The procedure to separate a mixture of ions such as Ag⁺, Pb²⁺, and Cu²⁺ from each other is Qualitative Analysis.

THEORY

You use selective precipitation. The ions precipitate in groups, based on differences in their solubility product constants.

1. The Silver Group

This group contains Ag⁺, Pb²⁺, and other ions.

The ions precipitate as the chlorides from hydrochloric acid.

Ag⁺(aq) + Cl⁻(aq) ⇌ AgCl(s); ${K}_{s p}$ = 1.77 × 10⁻¹⁰
Pb²⁺(aq) + 2Cl⁻(aq) ⇌ PbCl₂(s); ${K}_{s p}$ = 1.70 × 10⁻⁵

2. The Copper Group

This group contains Cu²⁺ and other ions. These ions precipitate as the sulfides from hydrochloric acid containing H₂S.

Cu²⁺(aq) + H₂S(g) ⇌ CuS(s) + 2H⁺(aq); ${K}_{s p}$ = 8 × 10⁻³⁷

EXPERIMENT

1. Place 3 mL of your mixture in a small test tube. Add 6 mol/L HCl dropwise until no more precipitate forms. Filter the mixture.

The white precipitate is a mixture of AgCl and PbCl₂. The filtrate is a blue solution of CuCl₂.

2. Pour a small amount of hot water** through the precipitate on the filter paper. Filter the hot mixture.

The solid on the filter paper is AgCl. The filtrate is a solution of PbCl₂.

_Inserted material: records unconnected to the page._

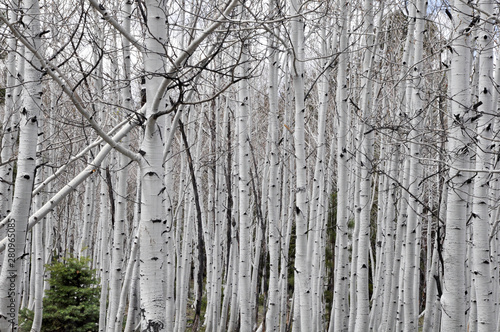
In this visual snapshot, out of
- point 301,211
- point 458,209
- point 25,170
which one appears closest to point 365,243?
point 301,211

3. Cool the filtrate from Step 2.

The PbCl₂ crystallizes from the solution.

4. Add dropwise a 1 mol/L solution of Na₂S to the filtrate from Step 1. You have only Cu²⁺ in your solution, so you don't have to use the extremely poisonous H₂S.

The black precipitate is CuS.

Hope this helps.